Pendingin cair adalah salah satu faktor kunci dalam teknologi pendingin cair. Dalam penerapan teknologi pendingin cair imersi (kontak), selain persyaratan peralatan perangkat keras, pendingin cair juga menjadi salah satu faktor terpenting. Untuk pendingin berpendingin cairan kontak yang sesuai, diperlukan:
1) sifat termofisik yang baik. Konduktivitas termal yang tinggi, kapasitas panas spesifik, viskositas rendah, dan panas laten penguapan yang tinggi diperlukan untuk perubahan fasa.
2) Titik beku dan koefisien muai yang rendah.
3) Pendinginan cairan satu fasa memerlukan titik didih yang tinggi.
4) Pendinginan cairan dua fase memerlukan titik didih yang sesuai dan rentang didih yang sempit.
5) Memiliki stabilitas kimia dan termal yang baik untuk perangkat elektronik.

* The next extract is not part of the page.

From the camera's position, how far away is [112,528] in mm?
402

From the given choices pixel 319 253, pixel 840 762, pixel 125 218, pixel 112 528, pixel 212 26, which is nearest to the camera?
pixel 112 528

6) Titik nyala tinggi dan suhu penyalaan sendiri.
7) Tidak bersifat korosif terhadap material sistem (logam, non-logam, dan bahan organik lainnya.
8) Tidak ada atau hanya batasan peraturan minimal yang diperlukan (ramah lingkungan, tidak beracun, dapat terurai secara hayati, dll.).
9) Ekonomi.

Saat ini, teknologi pendingin udara adalah salah satu solusi pendinginan yang paling matang dan banyak digunakan di pusat data. Dalam beberapa tahun terakhir, di bawah kebijakan "karbon ganda", indeks PUE pusat data terus dikurangi, dan sebagian besar wilayah mengharuskan efisiensi pemanfaatan listrik tidak melebihi 1,25, dan secara aktif mendorong peningkatan dan transformasi pusat data. Dengan percepatan penerapan server, cara untuk lebih mengurangi konsumsi energi dan mencapai pembangunan pusat data yang ramah lingkungan telah menjadi fokus perhatian industri.